$19800 for a retail customer on a 95 G320 4 door with everything working and a nicely "dialed in truck" is cheap. I buy and sell G wagons on a weekly basis. Please update urself on current markets. If you find one for a lot less please let me know as these days we need 4 door shells for build outs. What it sold for new is completely relevant considering the parts to rebuild the trucks are still quite expensive. Not sure if you have followed this post but we're currently finishing up a restoration on a g320 for a customer who purchased it new at the cost of around 38k. Most of that is replacing OEM parts. So again, totally relevant to the original cost. Expensive car expensive parts. I would imagine if you restored a 1995 Jeep Wrangler with all the same OEM parts it wouldn't cost you 38k in parts and labor to make it look and feel new again considering you can buy a new Jeep Wrangler for that. You can't buy a new Gwagon for that. So again, totally relevant.Correction - a '95 G320 with 200k+ miles is not "insanely cheap" at $19,800.

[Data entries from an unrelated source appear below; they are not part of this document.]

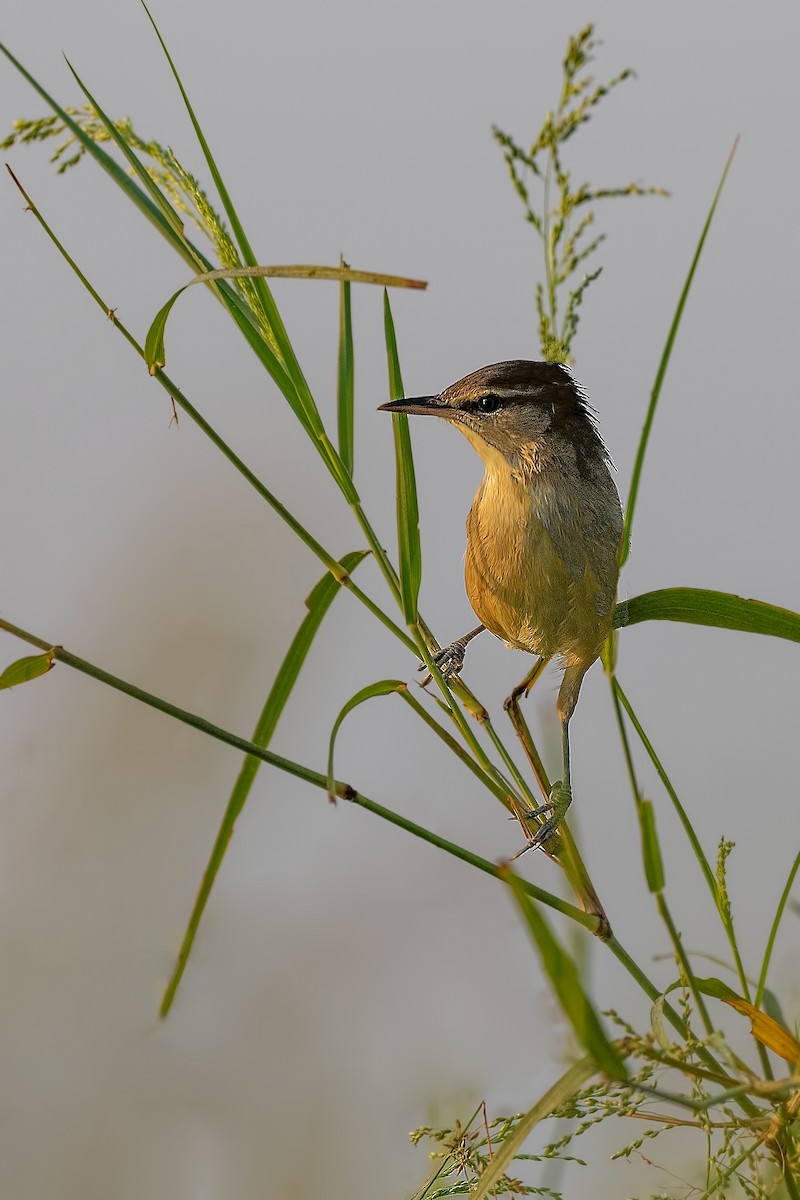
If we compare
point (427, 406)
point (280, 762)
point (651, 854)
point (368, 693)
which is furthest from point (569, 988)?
point (427, 406)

That's a very used G with not a lot of power, a 4-speed, and one that will need at least a good going-through at both axles and all driveshafts ($$$).
If it came with good service records detailing axle and driveshaft maintenance, as well as an updated engine harness, that could be a reasonable price provided the rest of the truck was decent.

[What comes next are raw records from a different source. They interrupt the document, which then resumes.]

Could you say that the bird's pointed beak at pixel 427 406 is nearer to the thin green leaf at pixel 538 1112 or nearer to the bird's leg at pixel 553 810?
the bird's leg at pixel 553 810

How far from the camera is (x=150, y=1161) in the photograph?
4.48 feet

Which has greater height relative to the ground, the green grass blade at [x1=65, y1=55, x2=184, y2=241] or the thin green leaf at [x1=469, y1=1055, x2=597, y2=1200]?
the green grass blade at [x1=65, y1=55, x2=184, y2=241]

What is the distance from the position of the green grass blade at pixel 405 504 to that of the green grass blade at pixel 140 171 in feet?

Mid 90's G's have never needed "re-wiring". No one said they did. That's a misnomer. The M104's need new wiring harnesses, which basically unclip in a number of places, are removed, and then the new one is routed in and plugged into those places. No re-wiring.
What the truck sold for when it was new is also totally irrelevant. Lots of once-expensive cars are selling for peanuts now, especially with 200k miles on them. On the other hand, some cheaper cars are selling for more now than when they were new, or at least close to it.